Data records:
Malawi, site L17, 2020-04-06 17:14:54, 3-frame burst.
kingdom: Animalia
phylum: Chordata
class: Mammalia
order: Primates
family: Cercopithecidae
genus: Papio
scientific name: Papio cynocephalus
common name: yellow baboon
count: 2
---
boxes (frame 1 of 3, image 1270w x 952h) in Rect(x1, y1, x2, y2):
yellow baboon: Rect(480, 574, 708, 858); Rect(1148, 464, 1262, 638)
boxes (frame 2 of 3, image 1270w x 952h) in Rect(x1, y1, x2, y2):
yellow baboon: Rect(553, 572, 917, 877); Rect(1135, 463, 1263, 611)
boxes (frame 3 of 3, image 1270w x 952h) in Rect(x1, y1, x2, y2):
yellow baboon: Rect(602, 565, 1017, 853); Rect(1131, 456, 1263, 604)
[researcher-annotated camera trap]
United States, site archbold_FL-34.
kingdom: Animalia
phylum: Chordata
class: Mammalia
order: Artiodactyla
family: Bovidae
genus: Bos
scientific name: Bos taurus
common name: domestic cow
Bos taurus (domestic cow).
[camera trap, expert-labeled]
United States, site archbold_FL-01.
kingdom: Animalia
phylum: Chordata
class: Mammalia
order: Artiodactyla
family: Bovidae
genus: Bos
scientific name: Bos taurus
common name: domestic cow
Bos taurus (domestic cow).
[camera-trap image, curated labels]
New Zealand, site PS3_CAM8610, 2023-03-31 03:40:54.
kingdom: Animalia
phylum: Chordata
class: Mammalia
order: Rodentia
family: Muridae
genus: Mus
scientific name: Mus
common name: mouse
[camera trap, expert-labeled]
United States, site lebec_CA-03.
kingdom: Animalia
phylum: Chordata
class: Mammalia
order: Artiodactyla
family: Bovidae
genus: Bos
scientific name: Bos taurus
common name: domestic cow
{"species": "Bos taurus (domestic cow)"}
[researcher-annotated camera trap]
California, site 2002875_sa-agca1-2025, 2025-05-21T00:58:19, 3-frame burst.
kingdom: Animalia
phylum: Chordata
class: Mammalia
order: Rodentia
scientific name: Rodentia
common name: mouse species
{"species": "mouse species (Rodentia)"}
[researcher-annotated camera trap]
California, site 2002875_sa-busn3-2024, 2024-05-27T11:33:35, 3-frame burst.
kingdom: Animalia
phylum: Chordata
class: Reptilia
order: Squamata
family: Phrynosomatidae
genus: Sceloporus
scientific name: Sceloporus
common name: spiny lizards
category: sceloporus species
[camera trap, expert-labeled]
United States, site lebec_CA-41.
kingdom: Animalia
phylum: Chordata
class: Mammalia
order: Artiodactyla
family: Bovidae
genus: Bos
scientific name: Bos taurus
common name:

What needs to be done:
Look back at the entries above and repeat, unchanged, every line from the line holding "2024-05-27T11:33:35, 3-frame burst." through the line holding "common name: spiny lizards".

Completed task:
California, site 2002875_sa-busn3-2024, 2024-05-27T11:33:35, 3-frame burst.
kingdom: Animalia
phylum: Chordata
class: Reptilia
order: Squamata
family: Phrynosomatidae
genus: Sceloporus
scientific name: Sceloporus
common name: spiny lizards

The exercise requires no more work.